Problem details =
Write out exactly, with no other output, the lines below from the one that contains "Taking note of" through the end.

## Start Data provided

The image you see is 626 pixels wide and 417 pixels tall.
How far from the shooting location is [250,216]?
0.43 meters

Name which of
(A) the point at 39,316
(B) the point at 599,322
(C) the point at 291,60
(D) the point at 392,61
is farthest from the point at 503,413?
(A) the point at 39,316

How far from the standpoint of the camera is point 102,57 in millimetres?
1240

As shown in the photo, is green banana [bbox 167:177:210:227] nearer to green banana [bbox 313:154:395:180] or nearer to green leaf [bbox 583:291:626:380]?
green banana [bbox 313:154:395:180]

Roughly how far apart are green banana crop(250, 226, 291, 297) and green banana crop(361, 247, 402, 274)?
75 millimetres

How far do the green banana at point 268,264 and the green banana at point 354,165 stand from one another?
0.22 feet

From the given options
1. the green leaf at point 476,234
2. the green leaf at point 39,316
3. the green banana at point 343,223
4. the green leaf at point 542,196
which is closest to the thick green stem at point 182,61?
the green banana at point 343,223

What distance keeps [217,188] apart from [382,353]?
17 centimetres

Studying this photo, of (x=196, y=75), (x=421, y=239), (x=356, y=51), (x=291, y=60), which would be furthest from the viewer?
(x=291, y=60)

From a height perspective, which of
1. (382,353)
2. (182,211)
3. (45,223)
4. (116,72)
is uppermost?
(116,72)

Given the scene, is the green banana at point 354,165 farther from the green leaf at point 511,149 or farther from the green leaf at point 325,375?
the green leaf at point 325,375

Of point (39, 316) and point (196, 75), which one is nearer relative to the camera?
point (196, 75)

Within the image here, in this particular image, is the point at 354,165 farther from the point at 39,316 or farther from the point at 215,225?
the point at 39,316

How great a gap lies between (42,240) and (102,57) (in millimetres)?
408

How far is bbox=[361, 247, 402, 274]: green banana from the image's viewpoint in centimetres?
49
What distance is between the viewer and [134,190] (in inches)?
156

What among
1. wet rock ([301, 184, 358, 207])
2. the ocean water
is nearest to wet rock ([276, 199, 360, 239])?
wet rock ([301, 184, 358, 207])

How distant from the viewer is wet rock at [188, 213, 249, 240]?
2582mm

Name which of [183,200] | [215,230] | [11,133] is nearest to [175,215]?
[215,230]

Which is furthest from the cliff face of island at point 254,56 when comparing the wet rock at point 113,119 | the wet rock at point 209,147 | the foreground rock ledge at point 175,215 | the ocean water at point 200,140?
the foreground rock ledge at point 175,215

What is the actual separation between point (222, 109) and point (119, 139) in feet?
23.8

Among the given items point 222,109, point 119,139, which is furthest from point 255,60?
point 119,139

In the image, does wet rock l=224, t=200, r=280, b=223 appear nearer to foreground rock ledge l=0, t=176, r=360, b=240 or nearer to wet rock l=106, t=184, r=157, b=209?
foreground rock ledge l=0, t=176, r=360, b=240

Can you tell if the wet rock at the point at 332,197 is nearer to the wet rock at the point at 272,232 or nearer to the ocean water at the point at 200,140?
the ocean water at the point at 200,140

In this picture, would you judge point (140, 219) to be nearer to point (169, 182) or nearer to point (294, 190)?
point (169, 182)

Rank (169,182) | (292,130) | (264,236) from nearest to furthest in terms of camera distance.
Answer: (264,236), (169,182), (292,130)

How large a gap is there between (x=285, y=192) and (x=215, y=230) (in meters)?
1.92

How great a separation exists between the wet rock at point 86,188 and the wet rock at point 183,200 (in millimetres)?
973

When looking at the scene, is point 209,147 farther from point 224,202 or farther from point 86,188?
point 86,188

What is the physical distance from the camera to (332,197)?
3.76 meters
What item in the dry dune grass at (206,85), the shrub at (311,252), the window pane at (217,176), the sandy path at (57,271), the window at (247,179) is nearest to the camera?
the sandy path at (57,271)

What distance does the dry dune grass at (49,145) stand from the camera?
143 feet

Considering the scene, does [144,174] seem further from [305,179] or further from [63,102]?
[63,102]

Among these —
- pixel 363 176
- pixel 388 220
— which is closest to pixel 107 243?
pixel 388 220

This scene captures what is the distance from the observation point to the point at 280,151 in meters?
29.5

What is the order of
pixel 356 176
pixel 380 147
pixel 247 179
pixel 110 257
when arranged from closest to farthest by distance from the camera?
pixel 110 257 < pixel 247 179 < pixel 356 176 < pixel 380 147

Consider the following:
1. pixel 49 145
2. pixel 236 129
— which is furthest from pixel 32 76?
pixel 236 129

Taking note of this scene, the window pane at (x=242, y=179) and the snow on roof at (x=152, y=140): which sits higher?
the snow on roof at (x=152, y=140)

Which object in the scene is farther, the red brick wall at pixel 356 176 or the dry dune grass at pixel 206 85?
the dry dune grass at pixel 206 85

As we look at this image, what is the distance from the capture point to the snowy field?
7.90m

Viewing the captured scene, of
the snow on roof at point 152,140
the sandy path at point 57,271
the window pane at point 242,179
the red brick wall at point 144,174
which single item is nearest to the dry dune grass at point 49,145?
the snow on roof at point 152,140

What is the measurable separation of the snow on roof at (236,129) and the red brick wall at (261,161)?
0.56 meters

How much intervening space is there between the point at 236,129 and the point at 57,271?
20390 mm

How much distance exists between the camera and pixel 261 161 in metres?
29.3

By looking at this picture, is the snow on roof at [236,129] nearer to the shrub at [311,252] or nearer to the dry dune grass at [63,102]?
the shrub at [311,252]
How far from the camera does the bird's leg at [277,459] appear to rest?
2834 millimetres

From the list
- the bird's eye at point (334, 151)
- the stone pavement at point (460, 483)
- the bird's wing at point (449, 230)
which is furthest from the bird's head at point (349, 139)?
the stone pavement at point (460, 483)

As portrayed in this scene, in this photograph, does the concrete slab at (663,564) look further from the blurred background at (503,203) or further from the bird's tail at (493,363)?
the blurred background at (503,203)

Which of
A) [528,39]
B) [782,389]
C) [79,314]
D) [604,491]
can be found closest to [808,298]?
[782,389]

## End Data provided

Solution to the exercise =
Taking note of this scene, the window pane at (x=242, y=179) and the snow on roof at (x=152, y=140): which sits higher?
the snow on roof at (x=152, y=140)

Which object in the scene is farther, the red brick wall at pixel 356 176 or the dry dune grass at pixel 206 85?
the dry dune grass at pixel 206 85

As we look at this image, what is the distance from the capture point to the snowy field?
7.90m

Viewing the captured scene, of
the snow on roof at point 152,140
the sandy path at point 57,271
the window pane at point 242,179
the red brick wall at point 144,174
which single item is nearest to the dry dune grass at point 49,145?
the snow on roof at point 152,140

What is the measurable separation of the snow on roof at (236,129) and the red brick wall at (261,161)?
0.56 meters

How much intervening space is there between the point at 236,129 and the point at 57,271?
20390 mm

How much distance exists between the camera and pixel 261 161 in metres?
29.3

By looking at this picture, is the snow on roof at [236,129] nearer to the shrub at [311,252] or nearer to the dry dune grass at [63,102]?
the shrub at [311,252]
How far from the camera does the bird's leg at [277,459] appear to rest?
2834 millimetres

From the list
- the bird's eye at point (334, 151)
- the stone pavement at point (460, 483)
- the bird's wing at point (449, 230)
which is furthest from the bird's head at point (349, 139)?
the stone pavement at point (460, 483)

As portrayed in this scene, in this photograph, does the concrete slab at (663,564) look further from the blurred background at (503,203) or further from the bird's tail at (493,363)?
the blurred background at (503,203)

Which of
A) [528,39]
B) [782,389]
C) [79,314]
D) [604,491]
can be found closest to [808,298]?
[782,389]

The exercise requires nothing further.